Aber es braucht gar keine wilden Turbulenzen, um die Katastrophe schlechthin zu erleben. Mein persönlicher Obergau in punkto vermasseltem Getränkeausschank ereignete sich bereits in meiner dritten Woche als Flugbegleitung. Eine Dame im blütenweißen Sommer-Overall bestellte bei mir ein Kaltgetränk: den legendären Tomatensaft. Ich griff nach der Tüte, die von einer gut sorgenden Galleymouse (Küchenfee) zuvor mit reichlich Trockeneis fast bis auf den Gefrierpunkt heruntergekühlt worden war und nun in der warmen Kabinenluft kräftig anfing zu schwitzen. Durch dieses Schwitzwasser glitschte mir die volle Tüte Gemüsesaft etwa zwanzig Zentimeter über dem Getränkewagen aus der Hand und eine winzig kleine Turbulenz, quasi ein Lufthauch, verhinderte durch minimale Schräglage des Fluggerätes, dass diese Safttüte einfach wieder dort landete, wo ich sie zuvor zwischen Apfel – und Orangensaft geparkt hatte. Sie verkantete sich, schwappte in Sekundenbruchteilen schwungvoll zur Seite und ergoss sich in Gänze in einem blutroten Schwall über besagte Dame mit dem weißen Overall – von der Schulter, über die Brust bis in den Schritt. Ich stand wie versteinert an meinem Getränkewagen, wurde genauso rot wie der verplemperte Saft und wünschte mir augenblicklich ein Loch im Kabinenboden, damit ich darin hätte versinken können. Da der Wunsch unerfüllt blieb, überschüttete ich wenig später die gebadete Passagierin mit hundertfachen Entschuldigungen und dilettantischen Reinigungsversuchen mit viel zu kleinen Papierservietten. Sie sagte nichts. Außer einem erschrockenem „Huch!“ (wahrscheinlich, weil der Saft eiskalt war), kam ihr kein Wort über die Lippen. Kein Wort des Meckerns, kein Geschimpfe. Allerdings zog sie es vor den Rest des Fluges Mineralwasser zu trinken.

Ich denke noch heute, nach 25 Jahren, ab und zu an diese Dame mit ihrer umwerfenden Contenance. (Sollten Sie diese Zeilen per Zufall lesen, ich würde Sie spontan auf einen Champagner einladen. Eine ganze Flasche, gut gekühlt und nicht geschüttelt!) Und eigentlich denke ich immer an diese Passagierin, wenn ein wütender Gast auf einen Reinigungszettel besteht, weil drei Tropfen klare Selter auf seinen Designerpullover gesprungen sind. Ich muss auf jedem Reinigungszettel explizit angeben, was wodurch und von wem verschmutzt worden ist. Oftmals sind die Flecken mehr zu erahnen, als zu sehen. Aber natürlich sind wir kulant und verkleckerte Garderobe ist natürlich ärgerlich.
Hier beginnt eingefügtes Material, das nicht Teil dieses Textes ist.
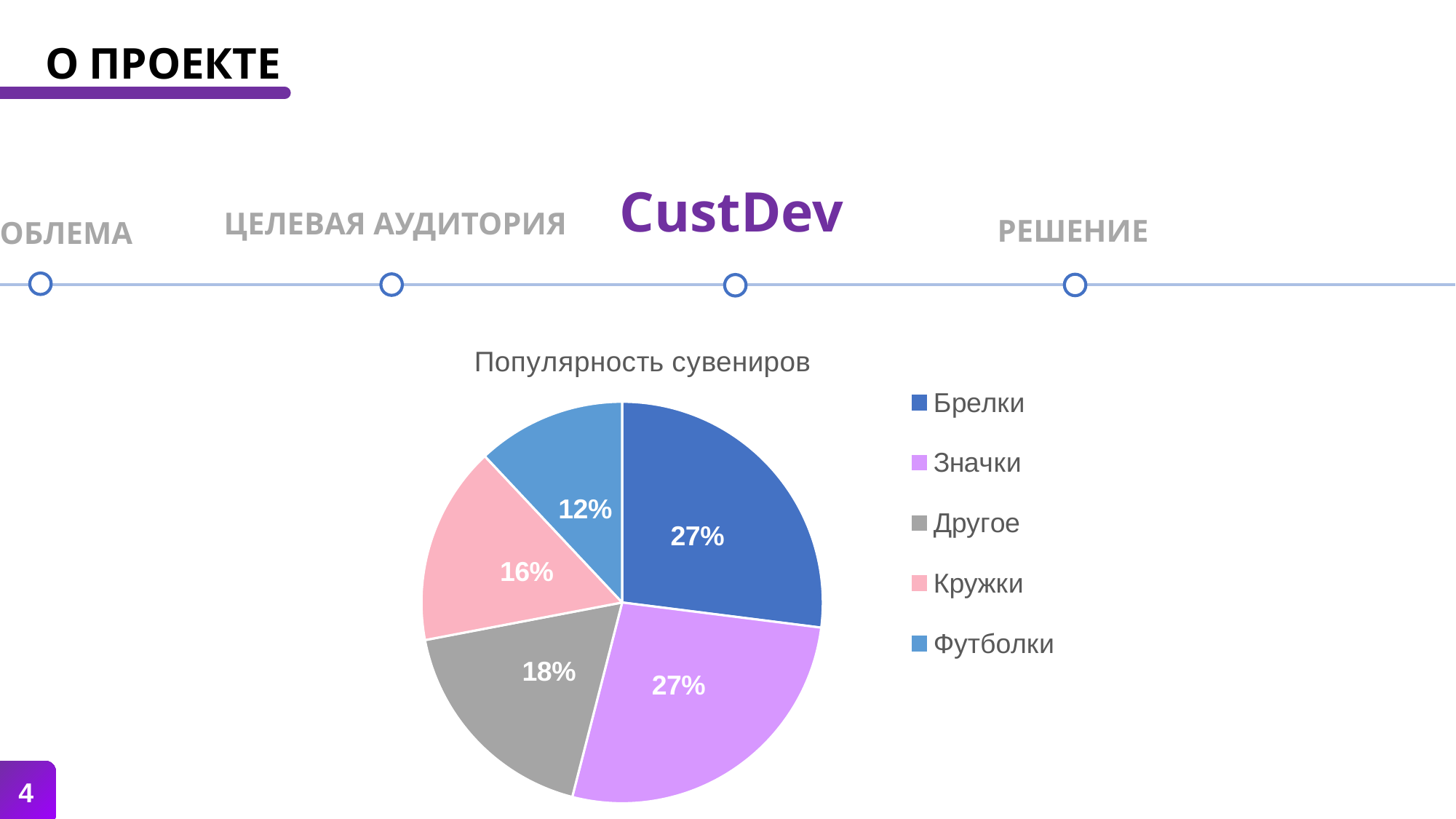
What type of chart is shown on the slide? Pie chart Which is larger, the slice for Кружки or the slice for Футболки? Кружки What share of the pie does Кружки have? 16% What share of the pie does Значки have? 27% Which category has the smallest slice of the pie? Футболки What is the difference in percentage points between Другое and Футболки? 6 What share of the pie does Брелки have? 27% What is the title of the chart? Популярность сувениров What share of the pie does Другое have? 18% How many categories does the pie chart have? 5 What colour is the slice for Кружки? Pink What share of the pie does Футболки have? 12%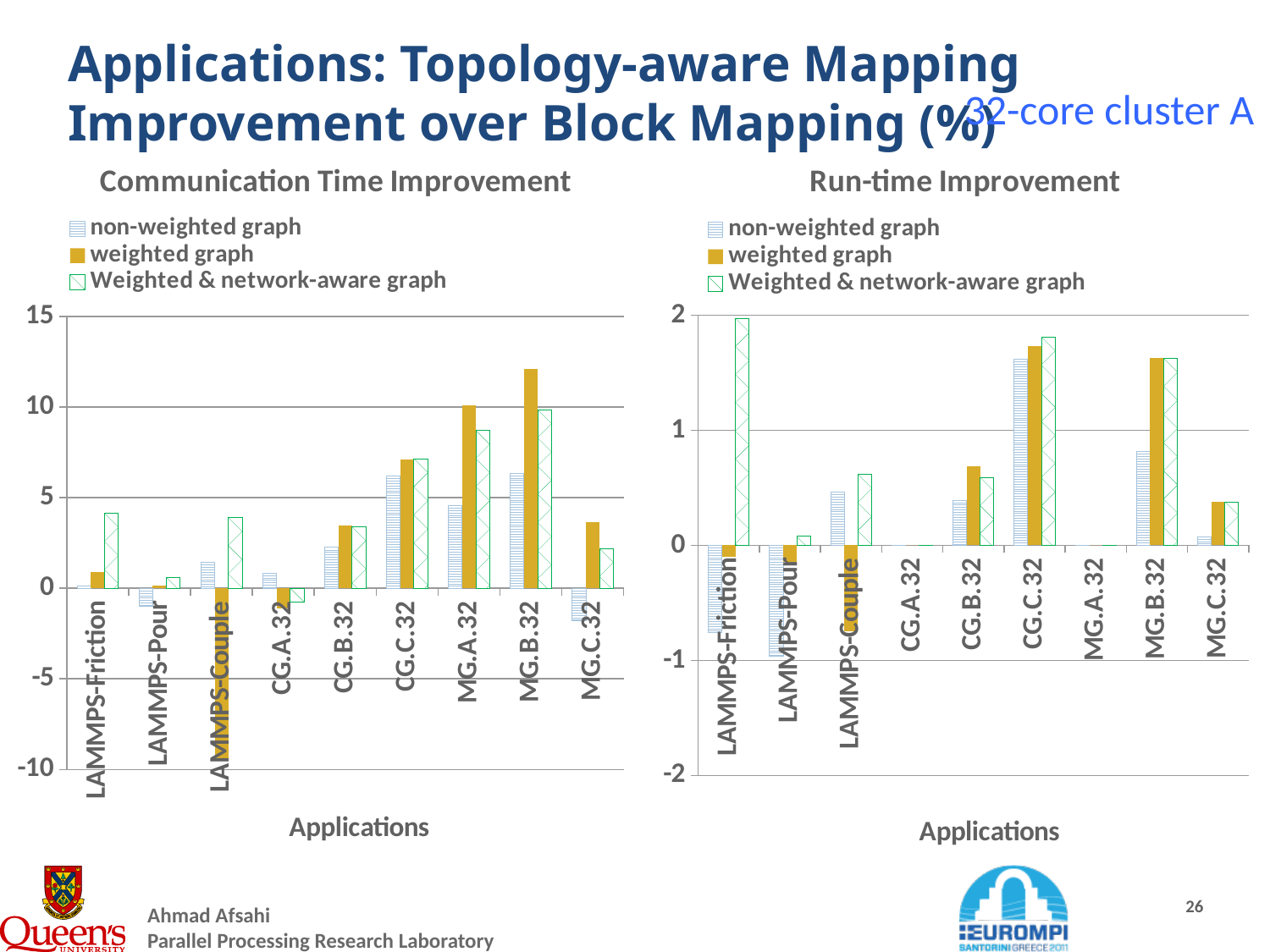
How many series does the legend of the Communication Time Improvement chart list? 3 In the Run-time Improvement chart, is the Weighted & network-aware graph value for LAMMPS-Friction greater or less than 1? greater How many applications are shown on the x axis of the Run-time Improvement chart? 9 In the Run-time Improvement chart, which application has the highest Weighted & network-aware graph bar? LAMMPS-Friction In the Communication Time Improvement chart, which application has the lowest weighted graph bar? LAMMPS-Couple What kind of chart is the Communication Time Improvement chart? bar chart In the Communication Time Improvement chart, which application has the highest weighted graph bar? MG.B.32 In the Communication Time Improvement chart, which is larger, the weighted graph value for CG.C.32 or for CG.B.32? CG.C.32 In the Communication Time Improvement chart, is the weighted graph value for LAMMPS-Couple greater or less than -5? less What is the x-axis title of the Run-time Improvement chart? Applications In the Run-time Improvement chart, which is larger, the weighted graph value for CG.B.32 or for MG.C.32? CG.B.32 In the Communication Time Improvement chart, is the weighted graph value for MG.B.32 greater or less than 10? greater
Auch Piloten sind vor Pannen nicht gefeit

Niemand weiß das besser als mein Mann. Auf einem Flug von Kapstadt nach Windhoek trank er als Passagier einen Rotwein, einen sehr leckeren Südafrikaner, der nach einem Nachschlag verlangte. Die Maschine befand sich bereits im Anflug, aber natürlich spendierte der freundliche Flugbegleiter von South African dem durstigen Flugkapitän noch eine zweite Runde. Beim Eintritt in die Wolkendecke tat das Flugzeug einen Satz und der Rotwein hüpfte aus dem Kristallplastik heraus über Hemd und Hose – weißes Hemd und helle Khaki Hose, beides Laden-neu. Mich ereilte ein Lachflash, dass ausgerechnete einem Piloten so ein (vorhersehbares) Missgeschick widerfuhr und ich musste noch auf der Fahrt zum Hotel immer wieder kichern. Wenn Ihr demnächst mit Flüssigkeiten an Bord hautnah konfrontiert werdet, seht es uns bitte nach. Es ist keine böse Absicht jemanden zu fluten und selbst Profis sind vor einer Überschwemmung nicht gefeit.